In [1]:
import pandas as pd
import csv
import random

In [2]:
# Get data from topic_reference_pmid.tsv file
def get_topic_reference_pmid_tsv_data():
    topic_reference_pmid_tsv_data = pd.read_csv('../data/output/topic_reference_pmid.tsv', sep='\t')
    return topic_reference_pmid_tsv_data

In [3]:
topic_reference_pmid_tsv_data = get_topic_reference_pmid_tsv_data()
topic_reference_pmid_tsv_data[:10]

Unnamed: 0,topic,reference PMID
0,100,12565999
1,100,11321159
2,100,11327801
3,100,12625758
4,100,8158003
5,100,10066453
6,100,9482256
7,106,14521963
8,106,12153140
9,106,9358188


In [4]:
# Get data from TREC_cleaned.tsv file
def get_trec_tsv_data():
    trec_tsv_data = pd.read_csv('../data/input/TREC_cleaned.tsv', sep='\t', names=['col_1', 'col_2', 'col_3', 'col_4'], header=None)
    return trec_tsv_data

In [5]:
trec_tsv_data = get_trec_tsv_data()
trec_tsv_data[:10]

Unnamed: 0,col_1,col_2,col_3,col_4
0,100,0,10051592,0
1,100,0,10066453,2
2,100,0,10071611,0
3,100,0,10081497,0
4,100,0,10099207,0
5,100,0,10138840,0
6,100,0,10188261,0
7,100,0,10194562,1
8,100,0,10195608,0
9,100,0,10211543,1


In [6]:
# Get data from selected_trec_topics.tsv file
def get_selected_trec_topics_tsv_data():
    selected_trec_topics_tsv_data = pd.read_csv('../data/input/selected_trec_topics.tsv', sep='\t')
    return selected_trec_topics_tsv_data

In [7]:
selected_trec_topics_tsv_data = get_selected_trec_topics_tsv_data()

In [8]:
# Select 20 documents for each reference PMID for the same topic
def get_documents_to_be_assessed(topic):
    to_be_assessed_pmids = list()
    
    # Get data for the specified topic from TREC_cleaned.tsv file
    topic_data = trec_tsv_data.loc[(trec_tsv_data['col_1'] == topic)]
    
    # Select 6-9 for definitely relevant PMIDs for the specified topic
    
    # Check if definitely relevant articles for the topic is not less than 6
    n_samples = int(selected_trec_topics_tsv_data.loc[(selected_trec_topics_tsv_data['Topic'] == topic)]['Def'])
    if n_samples < 6:
        def_rel_count = n_samples
    else:
        def_rel_count = random.randint(6, 9)

::::

Job item a
Using the notebook excerpt, answer the following:
(i) What file path does the function get_trec_tsv_data read?
(ii) In the ten rows shown from the topic reference data, which topic number appears after topic 100?
(iii) Which two numbers are passed to random.randint?
The listing that follows comes from a source unrelated to the notebook excerpt.

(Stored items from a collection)
::::

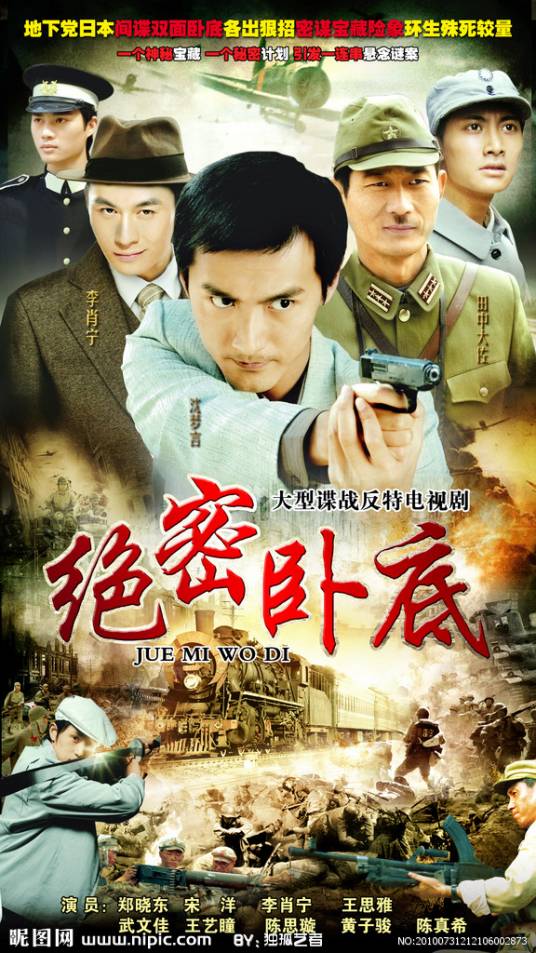 绝密卧底（2010年陈晓雷执导电视剧）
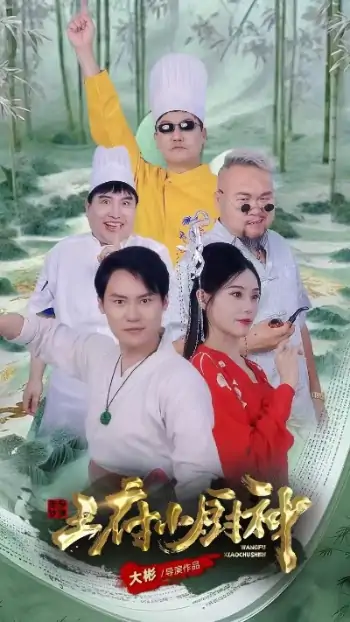 王府小厨神（67集）范新彤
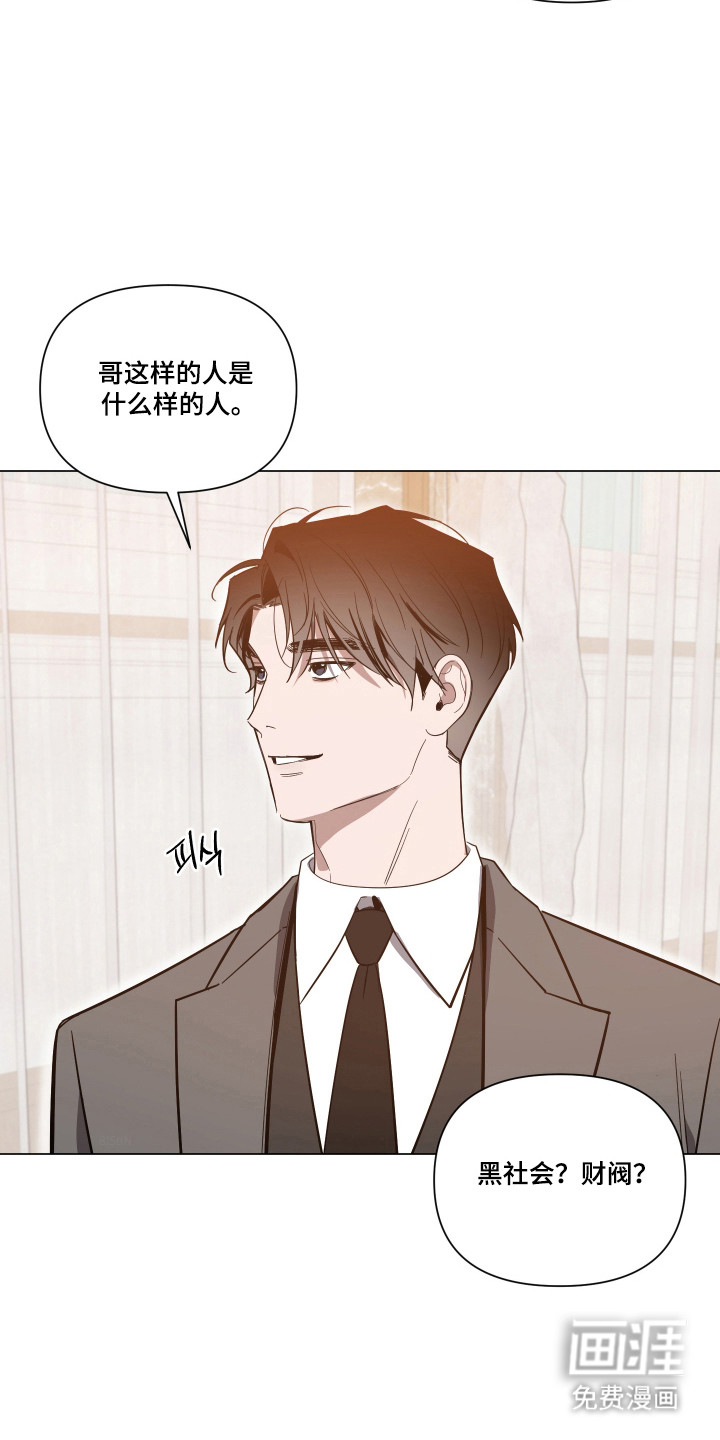 第162话2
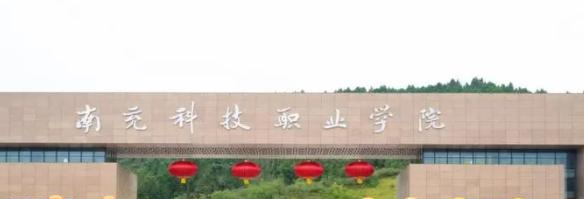 南充科技职业学院五年制大专2023年招生代码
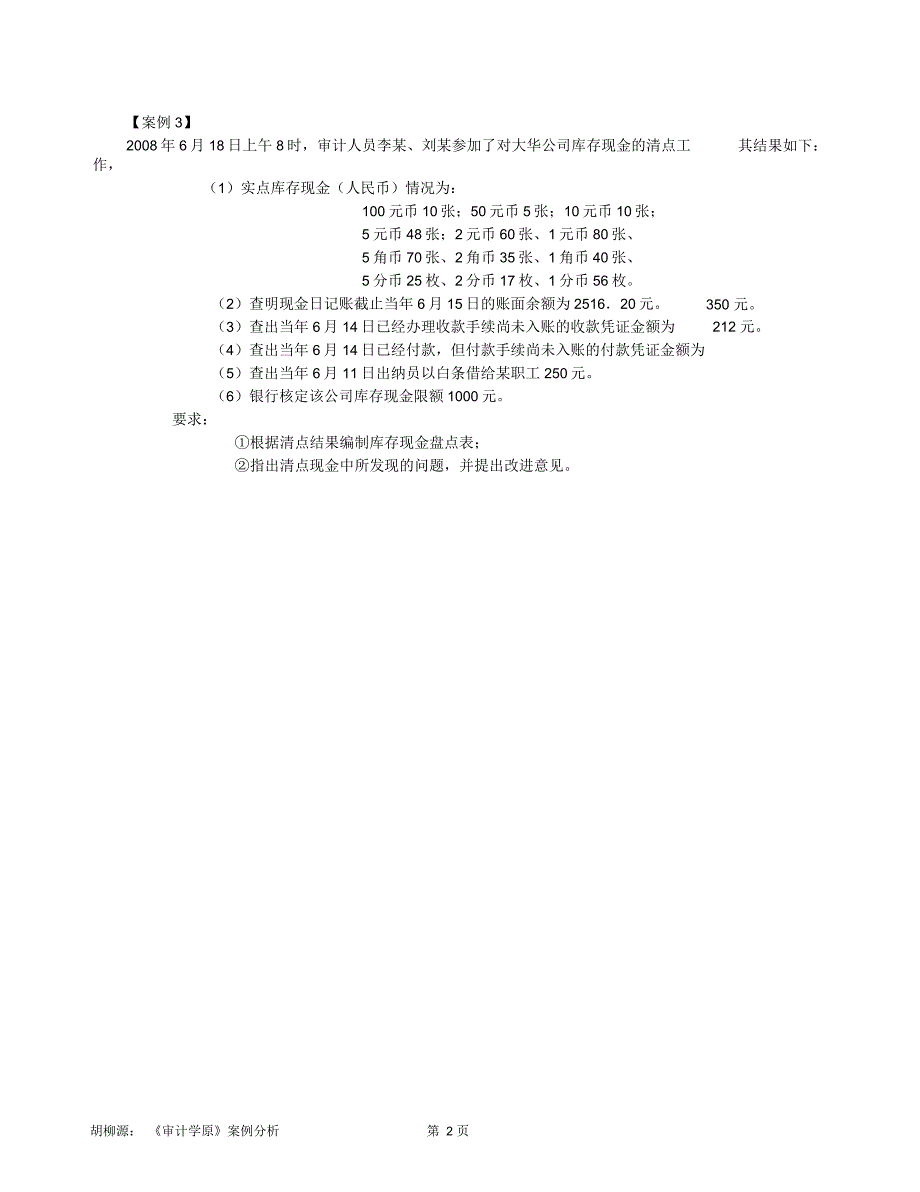 审计案例分析_第2页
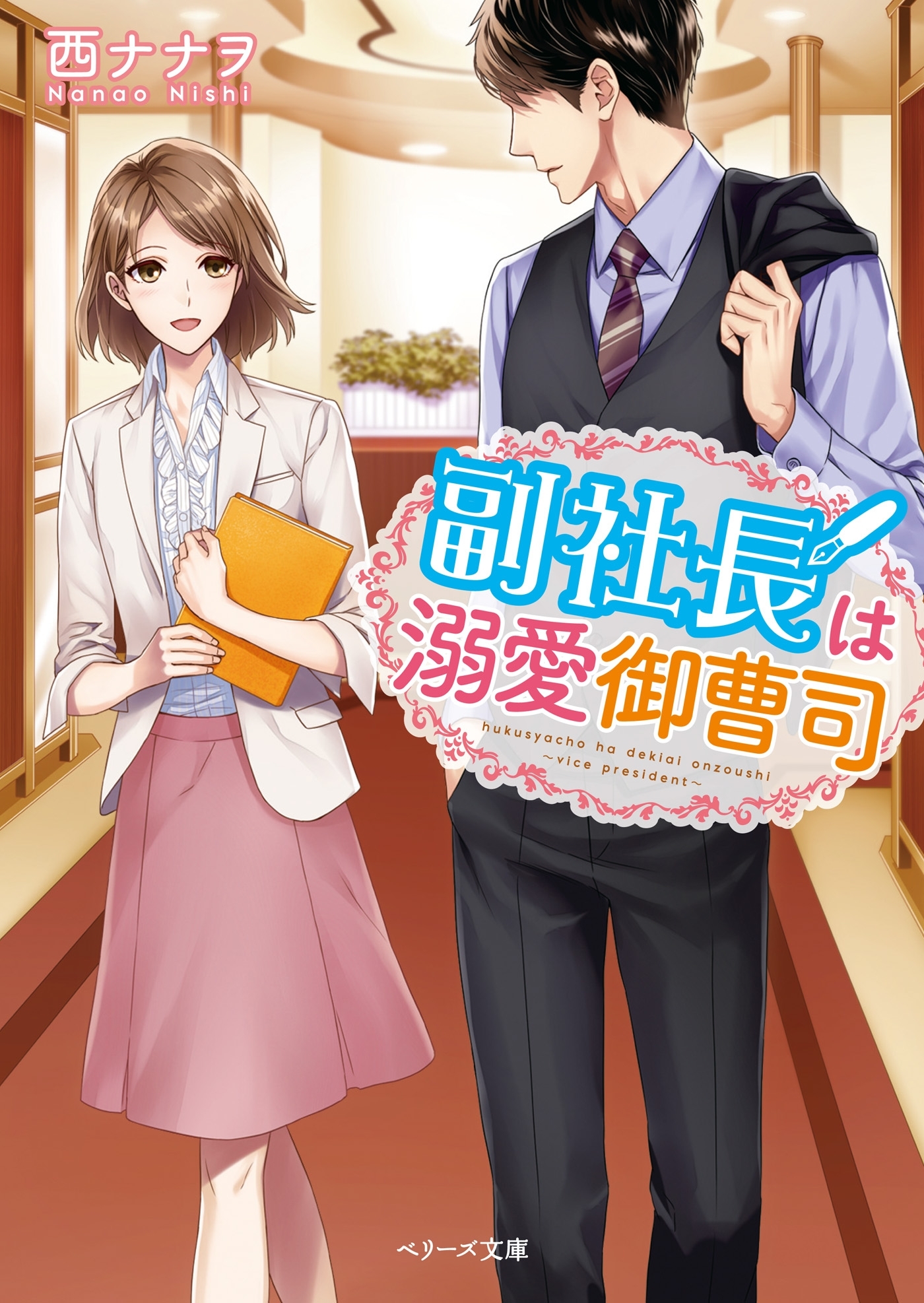 副社長は溺愛御曹司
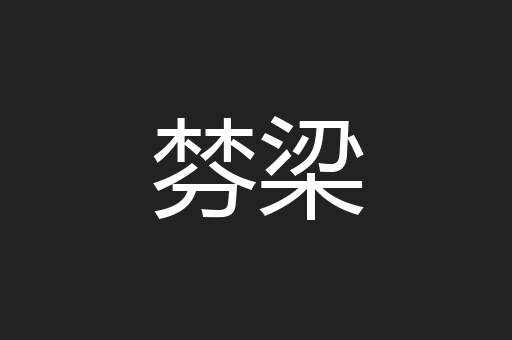 棼梁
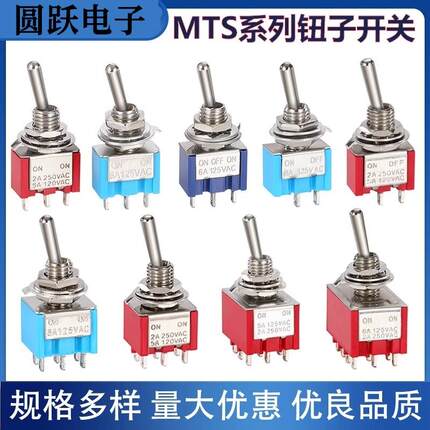 钮子开关MTS-101/102/103 MTS-202/203 3脚/6脚 两/三档 摇臂开关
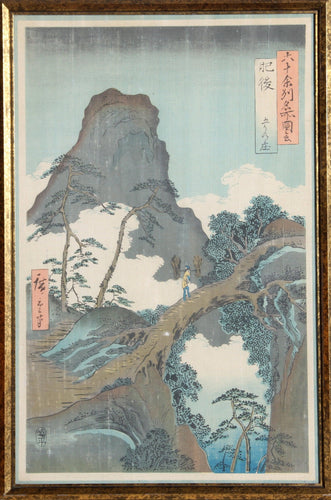 Go-Kanosho, Higo Province Tapestries and Textiles | Ando Hiroshige,{{product.type}}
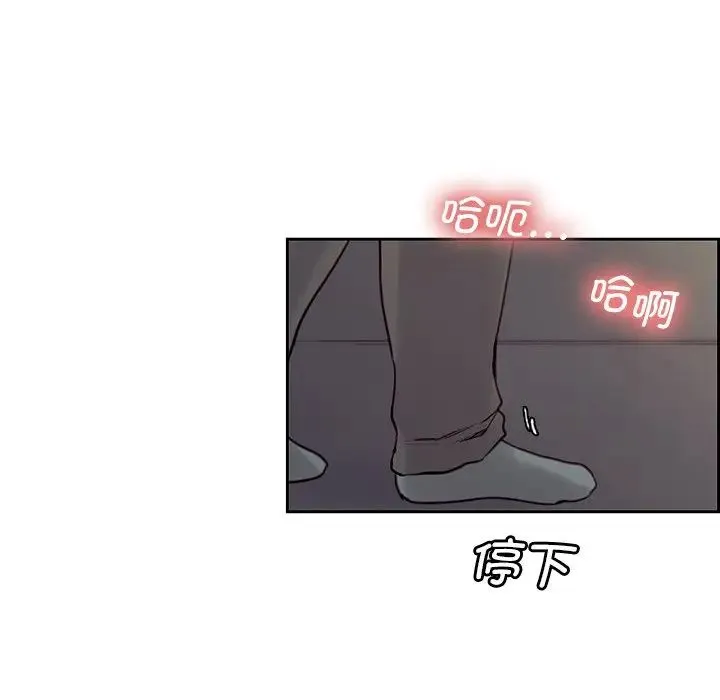 保姆调教中 - 第24話 - page 88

::::

Job item b
Copy every line of the listing exactly, keeping only the caption text and leaving out the picture markers.

Response area a
(i) '../data/input/TREC_cleaned.tsv'
(ii) 106
(iii) 6 and 9

Response area b
 绝密卧底（2010年陈晓雷执导电视剧）
 王府小厨神（67集）范新彤
 第162话2
 南充科技职业学院五年制大专2023年招生代码
 审计案例分析_第2页
 副社長は溺愛御曹司
 棼梁
 钮子开关MTS-101/102/103 MTS-202/203 3脚/6脚 两/三档 摇臂开关
 Go-Kanosho, Higo Province Tapestries and Textiles | Ando Hiroshige,{{product.type}}
 保姆调教中 - 第24話 - page 88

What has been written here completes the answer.